Source: Company’s announcement
Profitability-wise, Delfi managed to maintain a rather healthy gross margin of over 34 percent, since improving from 29.8 percent in FY15. Earnings before interest, taxes, depreciation and amortisation (EBITDA), which exclude exceptional and one-off items also showed significant improvements. In FY18, Delfi’s EBITDA of US$51.3 million represented an increase of 15 percent from FY17 and an increase of 37 percent from FY15. In terms of net profit, Delfi generated US$20.9 million, a 6 percent gain, which represented a net margin of 4.9 percent and a double-digit return-on-equity (ROE) of 10 percent.
Source: Company’s announcement
Riding On Macroeconomic Tailwinds
While Delfi records input costs and reports earnings in the US currency, its revenue is derived mainly from the Indonesian followed by the Philippines markets. As such, weaknesses of the regional currencies of the Indonesian Rupiah and Philippines Peso would weigh on revenue when translated back into US Dollar terms.

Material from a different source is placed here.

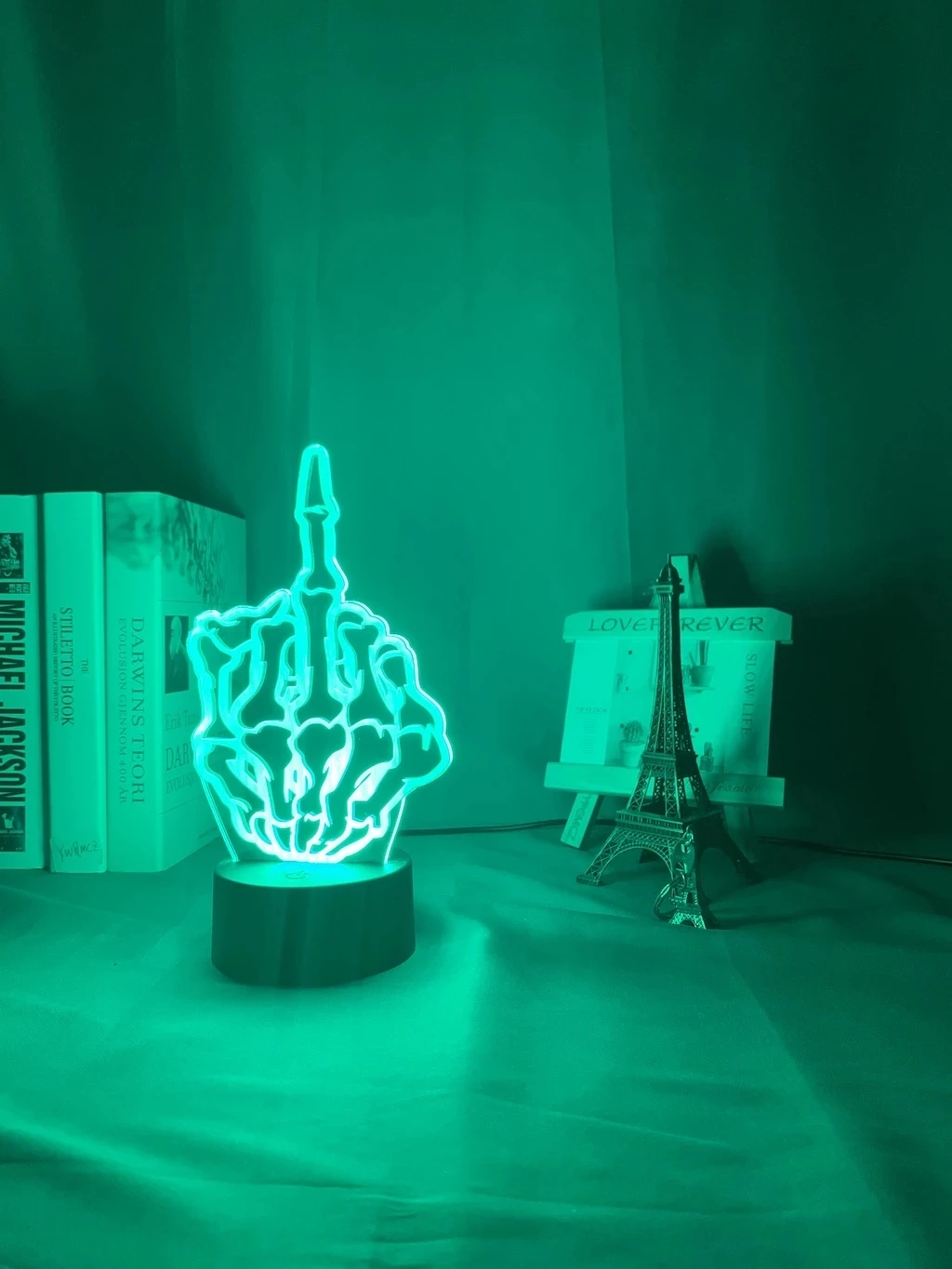 Acrylic 3d Lamp Middle Finger Skull Nightlight for Adult Boys Office Room Decoration Atmosphere Color Changing Led Night Light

In FY18, the Rupiah and the Peso depreciated six percent and 4.3 percent respectively against the US currency. However, despite that, Delfi still posted growth in the topline. This implied that the positive results and momentum in the company’s rationalisation efforts managed to offset the effects of currency headwinds. Going into FY19, the stabilisation of regional currencies should further bode well for Delfi.

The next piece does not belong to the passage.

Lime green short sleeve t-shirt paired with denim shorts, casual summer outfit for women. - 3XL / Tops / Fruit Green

Meanwhile, the Indonesian economy is expected to grow a solid 5.2 percent in this election year, further bolstering domestic demand. Delfi, given its lion share of chocolate confectionery, is therefore well-positioned to leverage on Indonesia’s rising purchasing power and middle class. Combining the two macro factors, we believe there is scope for Delfi to grow its revenue as well as boost its gross margin and hence further enhancing profitability.
Pristine Financial Health
As of FY18, the group held cash of US$54.7 million while total borrowings amounted to US$59 million. This translated to a small net debt of US$4.3 million.

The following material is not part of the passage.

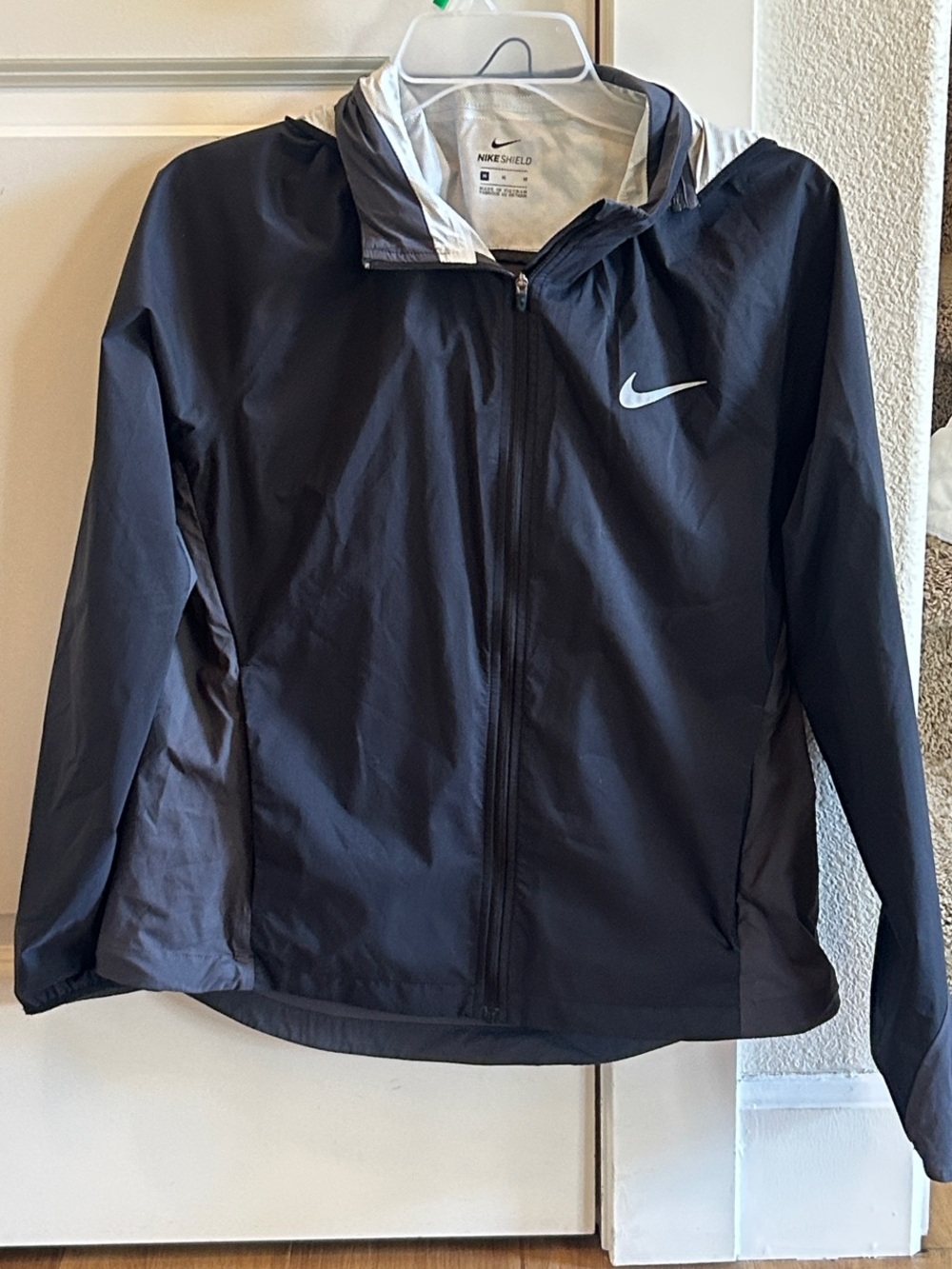 Nike Black Windbreaker Jacket with White Swoosh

Against its book value of US$206.1 million, Delfi’s total debt-to-equity ratio of 28.6 percent and net debt-to-equity of 2.1 percent showed that the company still maintains a pristine balance sheet. With a current ratio of 1.5 times, there are also little concerns towards Delfi’s short-term liquidity needs.
Alike another reason why Buffett likes See’s Candies, Delfi’s confectionery business is also cash generative. Net cash flow from operations was positive in the last six years in review, from FY13 to FY18. According to management, Delfi generated US$10.6 million from operations in FY18, “sufficiently funded the higher working capital and capital expenditure for the year as well as the dividends paid to shareholders.”
But… Expensive Valuation
Despite all the qualities we like about Delfi, the current valuation of the stock is rather unattractive. At the time of writing, stocks of Delfi are changing hands at $1.40 apiece, translating to a price-to-book value of three times and a price-to-earnings of 30.1 times.
Dividend-wise, the company declared a final dividend of 1.10 Singapore cents, to bring total dividends for FY18 to 2.57 Singapore cents in FY18. This would also translate to a not-so-attractive yield of just 1.8 percent. Whilst the total dividend of 2.57 Singapore cents in FY18 represented an increase from 2.42 Singapore cents in FY17, Delfi has also not been consistent with its dividend payouts as well.
In conclusion, since the right kind of investments are always buying into superior businesses at the right kind of price, we think Delfi – at its current valuation – does not give investors much potential upside for the risks they would need to undertake. Nonetheless, it is still a counter worthy to stay on the watchlist. Patient investors interested in Delfi may want to wait for more attractive valuation.